(RECORD EXCERPTS)
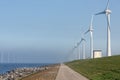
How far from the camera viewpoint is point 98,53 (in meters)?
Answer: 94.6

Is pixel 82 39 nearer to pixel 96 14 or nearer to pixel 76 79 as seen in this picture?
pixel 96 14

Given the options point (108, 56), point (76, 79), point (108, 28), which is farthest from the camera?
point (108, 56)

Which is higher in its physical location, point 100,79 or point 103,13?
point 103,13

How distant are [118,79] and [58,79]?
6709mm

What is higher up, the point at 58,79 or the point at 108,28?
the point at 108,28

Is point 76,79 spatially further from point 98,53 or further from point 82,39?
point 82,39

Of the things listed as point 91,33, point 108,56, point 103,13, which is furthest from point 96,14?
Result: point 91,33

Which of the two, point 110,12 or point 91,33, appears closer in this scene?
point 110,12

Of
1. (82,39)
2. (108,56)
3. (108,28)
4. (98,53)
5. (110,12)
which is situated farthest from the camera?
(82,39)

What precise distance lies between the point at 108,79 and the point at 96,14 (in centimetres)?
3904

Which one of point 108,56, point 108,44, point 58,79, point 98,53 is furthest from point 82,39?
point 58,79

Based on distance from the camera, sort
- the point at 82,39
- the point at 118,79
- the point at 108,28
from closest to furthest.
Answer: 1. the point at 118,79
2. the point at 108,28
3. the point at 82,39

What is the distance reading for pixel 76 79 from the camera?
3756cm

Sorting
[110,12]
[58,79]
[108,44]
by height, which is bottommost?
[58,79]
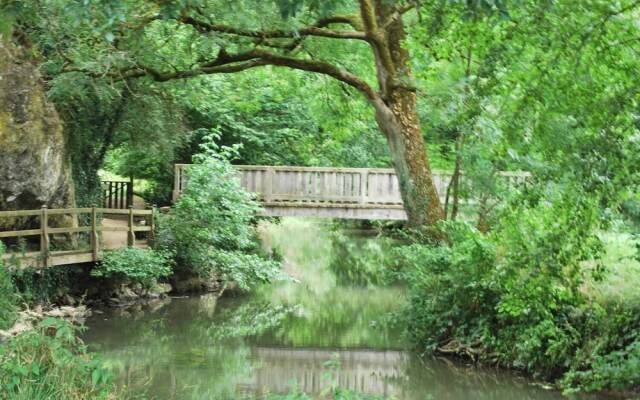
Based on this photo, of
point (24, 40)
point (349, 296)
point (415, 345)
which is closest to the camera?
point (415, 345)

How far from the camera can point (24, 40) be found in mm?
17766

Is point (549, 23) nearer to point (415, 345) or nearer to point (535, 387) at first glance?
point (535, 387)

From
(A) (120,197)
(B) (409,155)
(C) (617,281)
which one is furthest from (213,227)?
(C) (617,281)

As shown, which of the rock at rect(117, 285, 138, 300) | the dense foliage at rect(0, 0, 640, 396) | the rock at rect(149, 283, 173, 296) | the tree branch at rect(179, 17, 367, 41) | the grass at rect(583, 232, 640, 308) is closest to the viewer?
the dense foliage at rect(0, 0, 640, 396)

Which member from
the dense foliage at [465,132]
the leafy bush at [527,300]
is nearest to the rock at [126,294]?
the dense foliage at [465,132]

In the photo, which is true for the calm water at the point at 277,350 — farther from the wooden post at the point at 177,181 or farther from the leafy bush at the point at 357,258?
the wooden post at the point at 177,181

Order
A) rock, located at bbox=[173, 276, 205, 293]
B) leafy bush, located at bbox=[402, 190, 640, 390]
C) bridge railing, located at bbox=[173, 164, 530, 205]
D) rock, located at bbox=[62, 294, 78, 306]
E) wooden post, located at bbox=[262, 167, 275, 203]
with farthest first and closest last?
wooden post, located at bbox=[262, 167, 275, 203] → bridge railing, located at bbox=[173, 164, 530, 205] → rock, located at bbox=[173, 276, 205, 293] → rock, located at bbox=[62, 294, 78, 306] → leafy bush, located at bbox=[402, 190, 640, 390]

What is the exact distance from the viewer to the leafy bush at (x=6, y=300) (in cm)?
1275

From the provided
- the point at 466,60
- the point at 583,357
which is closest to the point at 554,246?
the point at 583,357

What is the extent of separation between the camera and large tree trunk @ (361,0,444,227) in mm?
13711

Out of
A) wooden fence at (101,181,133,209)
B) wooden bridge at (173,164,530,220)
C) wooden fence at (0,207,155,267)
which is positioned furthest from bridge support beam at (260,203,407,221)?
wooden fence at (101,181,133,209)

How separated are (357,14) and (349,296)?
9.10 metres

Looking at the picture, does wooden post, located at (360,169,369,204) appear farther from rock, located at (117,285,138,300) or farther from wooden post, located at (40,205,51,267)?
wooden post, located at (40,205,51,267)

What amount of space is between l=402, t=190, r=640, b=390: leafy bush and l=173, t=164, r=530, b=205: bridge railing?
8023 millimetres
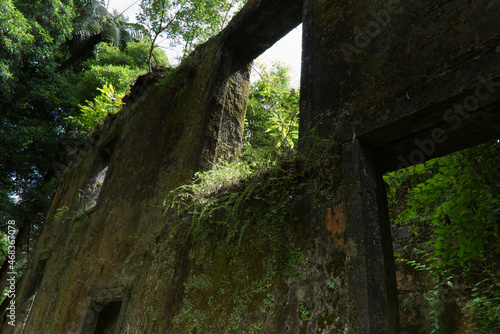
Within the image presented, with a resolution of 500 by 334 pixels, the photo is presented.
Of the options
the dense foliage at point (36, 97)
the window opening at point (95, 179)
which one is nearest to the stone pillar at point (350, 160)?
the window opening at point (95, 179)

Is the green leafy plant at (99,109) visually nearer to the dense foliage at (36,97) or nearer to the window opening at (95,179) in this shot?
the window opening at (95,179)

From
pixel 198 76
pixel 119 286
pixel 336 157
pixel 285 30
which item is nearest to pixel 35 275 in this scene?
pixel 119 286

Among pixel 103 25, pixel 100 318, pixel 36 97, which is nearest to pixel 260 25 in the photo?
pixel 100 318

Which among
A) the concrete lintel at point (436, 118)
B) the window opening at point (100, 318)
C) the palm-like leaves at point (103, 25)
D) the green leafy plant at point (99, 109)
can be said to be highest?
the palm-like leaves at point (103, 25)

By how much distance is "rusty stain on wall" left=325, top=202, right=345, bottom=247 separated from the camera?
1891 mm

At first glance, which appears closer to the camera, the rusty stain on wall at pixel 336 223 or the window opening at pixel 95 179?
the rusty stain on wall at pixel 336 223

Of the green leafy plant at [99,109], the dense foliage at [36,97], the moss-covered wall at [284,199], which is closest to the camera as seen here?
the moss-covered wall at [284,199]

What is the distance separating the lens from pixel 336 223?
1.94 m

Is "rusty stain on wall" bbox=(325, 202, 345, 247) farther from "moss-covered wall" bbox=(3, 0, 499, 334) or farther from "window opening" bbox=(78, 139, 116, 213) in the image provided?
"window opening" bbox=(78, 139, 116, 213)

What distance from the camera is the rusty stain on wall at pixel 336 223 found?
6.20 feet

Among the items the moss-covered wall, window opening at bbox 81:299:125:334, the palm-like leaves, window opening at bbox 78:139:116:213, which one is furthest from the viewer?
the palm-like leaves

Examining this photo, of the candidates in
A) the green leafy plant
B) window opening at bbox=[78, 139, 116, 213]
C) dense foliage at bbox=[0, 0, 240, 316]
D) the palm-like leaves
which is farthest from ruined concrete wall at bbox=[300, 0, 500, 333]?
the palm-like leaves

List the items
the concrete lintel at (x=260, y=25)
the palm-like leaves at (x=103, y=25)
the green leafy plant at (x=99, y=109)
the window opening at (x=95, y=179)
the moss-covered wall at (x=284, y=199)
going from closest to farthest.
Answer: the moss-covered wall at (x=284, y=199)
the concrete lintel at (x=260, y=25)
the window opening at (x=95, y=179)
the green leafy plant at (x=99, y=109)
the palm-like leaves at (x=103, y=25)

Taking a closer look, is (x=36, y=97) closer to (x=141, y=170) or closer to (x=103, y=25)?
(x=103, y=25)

(STATED TASK) Rewrite the stretch from the line containing "List the items" through the end of the material as a Markdown table with the columns Row and Line. Number each line in order and skip blank lines.

(RESPONSE TO THIS TASK)
| Row | Line |
|---|---|
| 1 | List the items |
| 2 | the concrete lintel at (x=260, y=25) |
| 3 | the palm-like leaves at (x=103, y=25) |
| 4 | the green leafy plant at (x=99, y=109) |
| 5 | the window opening at (x=95, y=179) |
| 6 | the moss-covered wall at (x=284, y=199) |
| 7 | going from closest to farthest. |
| 8 | Answer: the moss-covered wall at (x=284, y=199) |
| 9 | the concrete lintel at (x=260, y=25) |
| 10 | the window opening at (x=95, y=179) |
| 11 | the green leafy plant at (x=99, y=109) |
| 12 | the palm-like leaves at (x=103, y=25) |
| 13 | Taking a closer look, is (x=36, y=97) closer to (x=141, y=170) or closer to (x=103, y=25)? |
| 14 | (x=103, y=25) |